Lins (R. N., 2017) argumenta que esse tipo de relação está com os dias contados, embora muitos discordem. 

“Acreditam que sem uma relação amorosa tipo romântica – fixa, exclusiva e duradoura – não se pode ter uma vida satisfatória. Esse modelo imposto de felicidade, além de não corresponder à vida real, gera sofrimento por induzir as pessoas à busca incessante pelo parceiro idealizado. 

Ocorre que estamos no meio de um processo de profunda mudança de mentalidade. A busca pela individualidade caracteriza a época em que vivemos. A grande viagem do ser humano é para dentro de si mesmo. Cada um quer saber quais suas possibilidades na vida, desenvolver seu potencial. O amor romântico propões o oposto disso; prega que os dois se transformem num só, havendo complementação total entre eles” (p. 31).

Muitos devem achar todas essas ideias radicais, mas basta olhar para trás: na década de 50 e 60 era condição para o casamento que a moça fosse virgem. A separação de um casal era uma grande tragédia. Poucas décadas depois, tudo isso é encarado como prática habitual. A mentalidade das pessoas está mudando.
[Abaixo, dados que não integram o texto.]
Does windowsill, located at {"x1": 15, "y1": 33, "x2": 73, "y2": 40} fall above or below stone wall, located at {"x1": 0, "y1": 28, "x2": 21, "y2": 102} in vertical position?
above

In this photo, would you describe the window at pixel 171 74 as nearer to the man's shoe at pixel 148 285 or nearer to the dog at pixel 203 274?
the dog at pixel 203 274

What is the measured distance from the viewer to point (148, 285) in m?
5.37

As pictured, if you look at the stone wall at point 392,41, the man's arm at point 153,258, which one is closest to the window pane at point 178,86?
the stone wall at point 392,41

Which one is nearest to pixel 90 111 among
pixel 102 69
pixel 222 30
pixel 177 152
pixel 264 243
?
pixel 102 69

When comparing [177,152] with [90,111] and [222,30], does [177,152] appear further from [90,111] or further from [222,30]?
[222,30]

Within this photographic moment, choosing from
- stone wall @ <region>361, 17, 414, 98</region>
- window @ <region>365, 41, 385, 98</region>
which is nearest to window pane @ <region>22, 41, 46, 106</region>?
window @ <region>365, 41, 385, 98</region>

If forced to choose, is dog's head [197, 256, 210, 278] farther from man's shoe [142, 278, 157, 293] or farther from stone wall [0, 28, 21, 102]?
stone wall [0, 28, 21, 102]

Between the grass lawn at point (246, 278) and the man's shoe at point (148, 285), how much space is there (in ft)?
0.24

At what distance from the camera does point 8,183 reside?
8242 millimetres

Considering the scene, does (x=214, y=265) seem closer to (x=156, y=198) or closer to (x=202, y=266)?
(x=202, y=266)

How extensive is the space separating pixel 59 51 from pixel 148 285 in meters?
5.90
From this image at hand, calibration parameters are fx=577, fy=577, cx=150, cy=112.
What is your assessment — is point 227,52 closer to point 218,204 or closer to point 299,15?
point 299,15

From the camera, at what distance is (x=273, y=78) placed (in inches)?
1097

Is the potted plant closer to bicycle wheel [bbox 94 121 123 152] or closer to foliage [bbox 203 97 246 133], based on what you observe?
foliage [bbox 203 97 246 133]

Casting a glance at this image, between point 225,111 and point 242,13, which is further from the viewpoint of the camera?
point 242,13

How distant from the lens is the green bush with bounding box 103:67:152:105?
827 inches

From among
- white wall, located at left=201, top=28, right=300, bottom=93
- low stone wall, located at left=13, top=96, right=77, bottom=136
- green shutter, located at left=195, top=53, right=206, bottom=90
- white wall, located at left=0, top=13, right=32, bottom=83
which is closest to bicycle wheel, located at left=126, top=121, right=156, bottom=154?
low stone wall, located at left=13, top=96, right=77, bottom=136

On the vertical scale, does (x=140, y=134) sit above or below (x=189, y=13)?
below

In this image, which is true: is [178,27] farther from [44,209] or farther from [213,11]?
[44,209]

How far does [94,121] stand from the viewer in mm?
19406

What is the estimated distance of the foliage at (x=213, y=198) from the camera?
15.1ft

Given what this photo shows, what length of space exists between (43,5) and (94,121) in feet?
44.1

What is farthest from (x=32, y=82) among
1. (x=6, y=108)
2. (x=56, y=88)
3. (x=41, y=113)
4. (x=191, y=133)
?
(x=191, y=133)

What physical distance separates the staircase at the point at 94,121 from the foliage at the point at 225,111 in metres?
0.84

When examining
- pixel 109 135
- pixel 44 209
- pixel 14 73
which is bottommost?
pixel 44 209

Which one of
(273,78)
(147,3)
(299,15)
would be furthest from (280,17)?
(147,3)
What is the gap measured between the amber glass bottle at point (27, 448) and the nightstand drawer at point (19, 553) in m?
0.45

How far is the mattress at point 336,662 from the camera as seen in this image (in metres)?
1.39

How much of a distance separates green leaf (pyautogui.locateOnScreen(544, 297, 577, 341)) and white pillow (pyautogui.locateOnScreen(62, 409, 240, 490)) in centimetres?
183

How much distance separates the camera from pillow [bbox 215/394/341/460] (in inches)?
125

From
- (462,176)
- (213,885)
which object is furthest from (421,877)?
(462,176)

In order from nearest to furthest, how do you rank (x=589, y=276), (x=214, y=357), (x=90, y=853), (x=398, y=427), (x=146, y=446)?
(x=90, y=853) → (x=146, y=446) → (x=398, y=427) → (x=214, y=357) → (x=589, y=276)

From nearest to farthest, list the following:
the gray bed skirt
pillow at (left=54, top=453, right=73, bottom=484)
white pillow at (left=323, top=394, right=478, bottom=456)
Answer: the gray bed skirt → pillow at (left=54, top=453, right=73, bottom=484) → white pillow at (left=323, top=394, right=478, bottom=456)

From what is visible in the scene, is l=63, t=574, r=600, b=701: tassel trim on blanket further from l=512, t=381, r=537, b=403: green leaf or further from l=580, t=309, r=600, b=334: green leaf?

Isso fica claro nos novos desenhos animados em que as personagens femininas são fortes e independentes, não buscam um homem para viver um romance e dar significado à sua vida.
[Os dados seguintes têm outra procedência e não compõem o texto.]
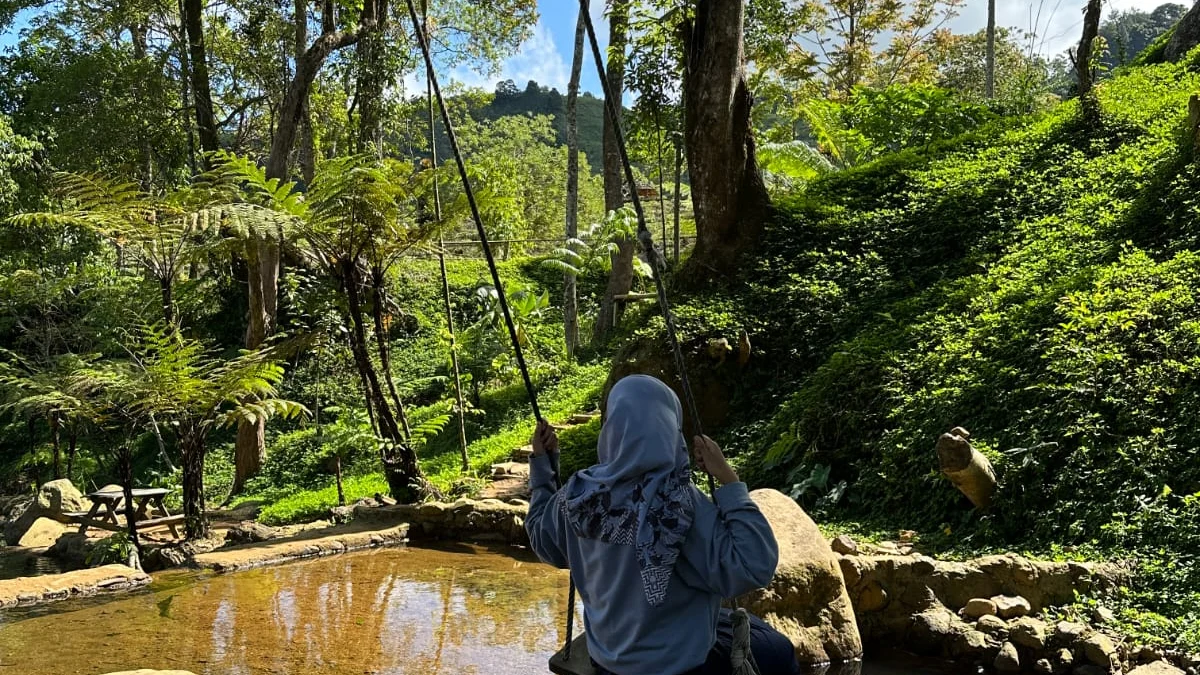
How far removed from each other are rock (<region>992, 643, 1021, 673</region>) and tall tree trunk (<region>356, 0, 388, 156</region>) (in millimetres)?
10090

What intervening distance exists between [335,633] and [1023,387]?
184 inches

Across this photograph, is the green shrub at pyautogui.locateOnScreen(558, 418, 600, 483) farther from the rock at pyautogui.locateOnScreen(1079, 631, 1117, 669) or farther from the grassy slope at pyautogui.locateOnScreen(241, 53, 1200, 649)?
the rock at pyautogui.locateOnScreen(1079, 631, 1117, 669)

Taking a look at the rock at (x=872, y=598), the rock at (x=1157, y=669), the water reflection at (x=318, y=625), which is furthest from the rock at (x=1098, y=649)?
the water reflection at (x=318, y=625)

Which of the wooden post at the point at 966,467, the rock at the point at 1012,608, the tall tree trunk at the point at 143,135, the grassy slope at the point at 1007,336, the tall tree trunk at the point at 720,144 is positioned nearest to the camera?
the rock at the point at 1012,608

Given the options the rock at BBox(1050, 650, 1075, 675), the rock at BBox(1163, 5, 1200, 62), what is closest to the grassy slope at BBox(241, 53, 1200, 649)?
the rock at BBox(1050, 650, 1075, 675)

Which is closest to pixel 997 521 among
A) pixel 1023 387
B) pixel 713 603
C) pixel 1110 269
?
pixel 1023 387

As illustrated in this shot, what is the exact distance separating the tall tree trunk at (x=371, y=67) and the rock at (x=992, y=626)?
9.91 meters

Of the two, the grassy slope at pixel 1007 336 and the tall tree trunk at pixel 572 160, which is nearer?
the grassy slope at pixel 1007 336

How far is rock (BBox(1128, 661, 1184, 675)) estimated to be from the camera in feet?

Minha proposta com esse artigo não é outra senão refletir sobre as expectativas que colocamos sobre as relações. Como terapeuta, meu trabalho é criar um espaço seguro em que a diversidade de experiências possa ser explorada com compaixão. Não pretendo defender e nem me posicionar contra o amor romântico. Ficar nos termos mais simplistas do julgamento não tem serventia alguma. Escolher uma relação monogâmica e viver toda a vida ao lado de alguém pode ser uma experiência incrível, se soubermos respeitar o espaço e a individualidade do outro.  Fazer outras escolhas, de ter múltiplas relações, também pode trazer momentos de felicidade. O mais importante é ter paz nas escolhas que forem feitas. 

LINS, R.N. Novas formas de amar. São Paulo: Planeta, 2017.